** Opening The data block **

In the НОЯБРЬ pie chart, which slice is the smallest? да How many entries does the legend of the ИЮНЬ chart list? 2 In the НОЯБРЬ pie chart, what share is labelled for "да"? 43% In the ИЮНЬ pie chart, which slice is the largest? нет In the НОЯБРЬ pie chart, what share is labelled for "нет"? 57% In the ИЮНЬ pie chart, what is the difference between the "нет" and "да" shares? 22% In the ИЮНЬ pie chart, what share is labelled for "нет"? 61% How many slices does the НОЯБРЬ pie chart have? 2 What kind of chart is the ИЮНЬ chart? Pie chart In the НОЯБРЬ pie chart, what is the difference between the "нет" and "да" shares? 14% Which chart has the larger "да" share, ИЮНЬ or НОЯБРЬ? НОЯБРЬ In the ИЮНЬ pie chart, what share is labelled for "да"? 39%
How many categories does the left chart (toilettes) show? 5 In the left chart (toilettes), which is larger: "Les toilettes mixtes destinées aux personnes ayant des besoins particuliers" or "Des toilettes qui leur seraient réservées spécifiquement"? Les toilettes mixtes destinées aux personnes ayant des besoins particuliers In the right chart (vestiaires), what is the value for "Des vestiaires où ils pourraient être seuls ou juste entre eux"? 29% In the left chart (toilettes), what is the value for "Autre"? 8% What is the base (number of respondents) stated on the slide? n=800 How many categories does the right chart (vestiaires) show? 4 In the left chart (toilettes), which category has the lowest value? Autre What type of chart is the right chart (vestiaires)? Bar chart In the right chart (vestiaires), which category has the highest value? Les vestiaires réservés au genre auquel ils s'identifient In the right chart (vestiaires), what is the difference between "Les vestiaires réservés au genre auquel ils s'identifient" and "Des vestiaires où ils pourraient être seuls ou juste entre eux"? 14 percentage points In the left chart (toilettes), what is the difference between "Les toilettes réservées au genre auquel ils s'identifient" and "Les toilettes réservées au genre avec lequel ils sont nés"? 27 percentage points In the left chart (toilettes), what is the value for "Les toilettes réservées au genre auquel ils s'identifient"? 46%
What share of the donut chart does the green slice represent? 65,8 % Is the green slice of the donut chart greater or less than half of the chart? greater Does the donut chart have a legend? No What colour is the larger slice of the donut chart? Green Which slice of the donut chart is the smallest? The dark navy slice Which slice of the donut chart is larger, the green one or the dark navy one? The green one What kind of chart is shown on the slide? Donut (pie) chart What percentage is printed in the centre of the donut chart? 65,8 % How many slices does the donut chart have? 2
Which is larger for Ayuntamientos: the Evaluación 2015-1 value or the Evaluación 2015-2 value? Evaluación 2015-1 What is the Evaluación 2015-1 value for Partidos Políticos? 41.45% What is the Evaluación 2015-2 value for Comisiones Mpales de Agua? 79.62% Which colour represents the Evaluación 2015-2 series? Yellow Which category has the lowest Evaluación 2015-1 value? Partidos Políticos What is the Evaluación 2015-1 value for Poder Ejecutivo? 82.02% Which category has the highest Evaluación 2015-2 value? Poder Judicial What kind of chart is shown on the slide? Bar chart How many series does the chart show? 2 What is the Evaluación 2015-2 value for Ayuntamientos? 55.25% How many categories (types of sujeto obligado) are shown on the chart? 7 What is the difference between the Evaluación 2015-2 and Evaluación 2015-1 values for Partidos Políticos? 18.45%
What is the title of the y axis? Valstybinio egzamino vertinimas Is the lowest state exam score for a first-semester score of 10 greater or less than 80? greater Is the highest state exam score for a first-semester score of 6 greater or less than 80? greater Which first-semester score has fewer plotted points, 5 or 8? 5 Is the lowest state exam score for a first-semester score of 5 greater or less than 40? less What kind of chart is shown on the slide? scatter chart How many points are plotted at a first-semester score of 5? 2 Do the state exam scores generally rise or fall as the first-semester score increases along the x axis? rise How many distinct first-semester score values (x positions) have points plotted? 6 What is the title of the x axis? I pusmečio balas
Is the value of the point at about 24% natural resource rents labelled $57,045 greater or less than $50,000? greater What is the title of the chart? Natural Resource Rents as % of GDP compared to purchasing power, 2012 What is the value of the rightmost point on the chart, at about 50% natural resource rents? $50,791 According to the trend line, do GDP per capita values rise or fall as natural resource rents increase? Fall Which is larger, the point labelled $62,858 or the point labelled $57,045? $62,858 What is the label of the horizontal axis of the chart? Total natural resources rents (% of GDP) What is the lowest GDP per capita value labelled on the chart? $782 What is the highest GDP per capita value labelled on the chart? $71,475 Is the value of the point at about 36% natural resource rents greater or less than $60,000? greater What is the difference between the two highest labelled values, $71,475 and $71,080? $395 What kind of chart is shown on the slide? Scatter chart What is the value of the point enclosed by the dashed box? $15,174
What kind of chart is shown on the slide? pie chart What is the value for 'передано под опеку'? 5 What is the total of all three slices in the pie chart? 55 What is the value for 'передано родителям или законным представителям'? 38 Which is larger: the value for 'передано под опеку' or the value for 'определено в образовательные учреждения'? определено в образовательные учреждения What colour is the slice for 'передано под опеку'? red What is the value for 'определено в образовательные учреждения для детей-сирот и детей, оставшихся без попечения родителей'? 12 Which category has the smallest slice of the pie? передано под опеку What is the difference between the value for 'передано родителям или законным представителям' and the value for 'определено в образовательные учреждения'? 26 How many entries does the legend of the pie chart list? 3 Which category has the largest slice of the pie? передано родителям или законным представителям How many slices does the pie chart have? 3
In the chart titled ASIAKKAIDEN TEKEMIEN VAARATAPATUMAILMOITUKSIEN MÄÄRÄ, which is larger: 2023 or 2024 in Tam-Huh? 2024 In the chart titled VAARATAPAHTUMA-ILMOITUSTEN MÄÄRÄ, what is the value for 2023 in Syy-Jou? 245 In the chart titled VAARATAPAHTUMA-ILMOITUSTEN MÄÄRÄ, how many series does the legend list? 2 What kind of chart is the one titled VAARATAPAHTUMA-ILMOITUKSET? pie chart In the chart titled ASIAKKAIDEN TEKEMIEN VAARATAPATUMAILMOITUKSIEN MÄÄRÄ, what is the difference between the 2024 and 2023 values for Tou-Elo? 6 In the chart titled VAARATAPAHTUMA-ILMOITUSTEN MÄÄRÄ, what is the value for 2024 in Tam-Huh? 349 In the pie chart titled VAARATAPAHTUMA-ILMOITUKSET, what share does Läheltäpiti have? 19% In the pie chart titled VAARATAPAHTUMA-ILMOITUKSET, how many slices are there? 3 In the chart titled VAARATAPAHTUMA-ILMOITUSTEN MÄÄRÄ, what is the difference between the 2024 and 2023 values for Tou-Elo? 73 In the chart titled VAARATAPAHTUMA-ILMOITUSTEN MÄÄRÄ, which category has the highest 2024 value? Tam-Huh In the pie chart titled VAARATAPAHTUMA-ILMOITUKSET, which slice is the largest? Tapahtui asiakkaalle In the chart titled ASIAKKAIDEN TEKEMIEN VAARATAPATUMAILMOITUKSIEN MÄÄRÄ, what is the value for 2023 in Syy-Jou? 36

** Closing The data block **

> _Instructions for the task_: Put each line of the data above into a Markdown table with two columns, Row and Line, numbering the rows in order and leaving out blank lines.

> _Output for this exercise_:
| Row | Line |
|---|---|
| 1 | In the НОЯБРЬ pie chart, which slice is the smallest? да How many entries does the legend of the ИЮНЬ chart list? 2 In the НОЯБРЬ pie chart, what share is labelled for "да"? 43% In the ИЮНЬ pie chart, which slice is the largest? нет In the НОЯБРЬ pie chart, what share is labelled for "нет"? 57% In the ИЮНЬ pie chart, what is the difference between the "нет" and "да" shares? 22% In the ИЮНЬ pie chart, what share is labelled for "нет"? 61% How many slices does the НОЯБРЬ pie chart have? 2 What kind of chart is the ИЮНЬ chart? Pie chart In the НОЯБРЬ pie chart, what is the difference between the "нет" and "да" shares? 14% Which chart has the larger "да" share, ИЮНЬ or НОЯБРЬ? НОЯБРЬ In the ИЮНЬ pie chart, what share is labelled for "да"? 39% |
| 2 | How many categories does the left chart (toilettes) show? 5 In the left chart (toilettes), which is larger: "Les toilettes mixtes destinées aux personnes ayant des besoins particuliers" or "Des toilettes qui leur seraient réservées spécifiquement"? Les toilettes mixtes destinées aux personnes ayant des besoins particuliers In the right chart (vestiaires), what is the value for "Des vestiaires où ils pourraient être seuls ou juste entre eux"? 29% In the left chart (toilettes), what is the value for "Autre"? 8% What is the base (number of respondents) stated on the slide? n=800 How many categories does the right chart (vestiaires) show? 4 In the left chart (toilettes), which category has the lowest value? Autre What type of chart is the right chart (vestiaires)? Bar chart In the right chart (vestiaires), which category has the highest value? Les vestiaires réservés au genre auquel ils s'identifient In the right chart (vestiaires), what is the difference between "Les vestiaires réservés au genre auquel ils s'identifient" and "Des vestiaires où ils pourraient être seuls ou juste entre eux"? 14 percentage points In the left chart (toilettes), what is the difference between "Les toilettes réservées au genre auquel ils s'identifient" and "Les toilettes réservées au genre avec lequel ils sont nés"? 27 percentage points In the left chart (toilettes), what is the value for "Les toilettes réservées au genre auquel ils s'identifient"? 46% |
| 3 | What share of the donut chart does the green slice represent? 65,8 % Is the green slice of the donut chart greater or less than half of the chart? greater Does the donut chart have a legend? No What colour is the larger slice of the donut chart? Green Which slice of the donut chart is the smallest? The dark navy slice Which slice of the donut chart is larger, the green one or the dark navy one? The green one What kind of chart is shown on the slide? Donut (pie) chart What percentage is printed in the centre of the donut chart? 65,8 % How many slices does the donut chart have? 2 |
| 4 | Which is larger for Ayuntamientos: the Evaluación 2015-1 value or the Evaluación 2015-2 value? Evaluación 2015-1 What is the Evaluación 2015-1 value for Partidos Políticos? 41.45% What is the Evaluación 2015-2 value for Comisiones Mpales de Agua? 79.62% Which colour represents the Evaluación 2015-2 series? Yellow Which category has the lowest Evaluación 2015-1 value? Partidos Políticos What is the Evaluación 2015-1 value for Poder Ejecutivo? 82.02% Which category has the highest Evaluación 2015-2 value? Poder Judicial What kind of chart is shown on the slide? Bar chart How many series does the chart show? 2 What is the Evaluación 2015-2 value for Ayuntamientos? 55.25% How many categories (types of sujeto obligado) are shown on the chart? 7 What is the difference between the Evaluación 2015-2 and Evaluación 2015-1 values for Partidos Políticos? 18.45% |
| 5 | What is the title of the y axis? Valstybinio egzamino vertinimas Is the lowest state exam score for a first-semester score of 10 greater or less than 80? greater Is the highest state exam score for a first-semester score of 6 greater or less than 80? greater Which first-semester score has fewer plotted points, 5 or 8? 5 Is the lowest state exam score for a first-semester score of 5 greater or less than 40? less What kind of chart is shown on the slide? scatter chart How many points are plotted at a first-semester score of 5? 2 Do the state exam scores generally rise or fall as the first-semester score increases along the x axis? rise How many distinct first-semester score values (x positions) have points plotted? 6 What is the title of the x axis? I pusmečio balas |
| 6 | Is the value of the point at about 24% natural resource rents labelled $57,045 greater or less than $50,000? greater What is the title of the chart? Natural Resource Rents as % of GDP compared to purchasing power, 2012 What is the value of the rightmost point on the chart, at about 50% natural resource rents? $50,791 According to the trend line, do GDP per capita values rise or fall as natural resource rents increase? Fall Which is larger, the point labelled $62,858 or the point labelled $57,045? $62,858 What is the label of the horizontal axis of the chart? Total natural resources rents (% of GDP) What is the lowest GDP per capita value labelled on the chart? $782 What is the highest GDP per capita value labelled on the chart? $71,475 Is the value of the point at about 36% natural resource rents greater or less than $60,000? greater What is the difference between the two highest labelled values, $71,475 and $71,080? $395 What kind of chart is shown on the slide? Scatter chart What is the value of the point enclosed by the dashed box? $15,174 |
| 7 | What kind of chart is shown on the slide? pie chart What is the value for 'передано под опеку'? 5 What is the total of all three slices in the pie chart? 55 What is the value for 'передано родителям или законным представителям'? 38 Which is larger: the value for 'передано под опеку' or the value for 'определено в образовательные учреждения'? определено в образовательные учреждения What colour is the slice for 'передано под опеку'? red What is the value for 'определено в образовательные учреждения для детей-сирот и детей, оставшихся без попечения родителей'? 12 Which category has the smallest slice of the pie? передано под опеку What is the difference between the value for 'передано родителям или законным представителям' and the value for 'определено в образовательные учреждения'? 26 How many entries does the legend of the pie chart list? 3 Which category has the largest slice of the pie? передано родителям или законным представителям How many slices does the pie chart have? 3 |
| 8 | In the chart titled ASIAKKAIDEN TEKEMIEN VAARATAPATUMAILMOITUKSIEN MÄÄRÄ, which is larger: 2023 or 2024 in Tam-Huh? 2024 In the chart titled VAARATAPAHTUMA-ILMOITUSTEN MÄÄRÄ, what is the value for 2023 in Syy-Jou? 245 In the chart titled VAARATAPAHTUMA-ILMOITUSTEN MÄÄRÄ, how many series does the legend list? 2 What kind of chart is the one titled VAARATAPAHTUMA-ILMOITUKSET? pie chart In the chart titled ASIAKKAIDEN TEKEMIEN VAARATAPATUMAILMOITUKSIEN MÄÄRÄ, what is the difference between the 2024 and 2023 values for Tou-Elo? 6 In the chart titled VAARATAPAHTUMA-ILMOITUSTEN MÄÄRÄ, what is the value for 2024 in Tam-Huh? 349 In the pie chart titled VAARATAPAHTUMA-ILMOITUKSET, what share does Läheltäpiti have? 19% In the pie chart titled VAARATAPAHTUMA-ILMOITUKSET, how many slices are there? 3 In the chart titled VAARATAPAHTUMA-ILMOITUSTEN MÄÄRÄ, what is the difference between the 2024 and 2023 values for Tou-Elo? 73 In the chart titled VAARATAPAHTUMA-ILMOITUSTEN MÄÄRÄ, which category has the highest 2024 value? Tam-Huh In the pie chart titled VAARATAPAHTUMA-ILMOITUKSET, which slice is the largest? Tapahtui asiakkaalle In the chart titled ASIAKKAIDEN TEKEMIEN VAARATAPATUMAILMOITUKSIEN MÄÄRÄ, what is the value for 2023 in Syy-Jou? 36 |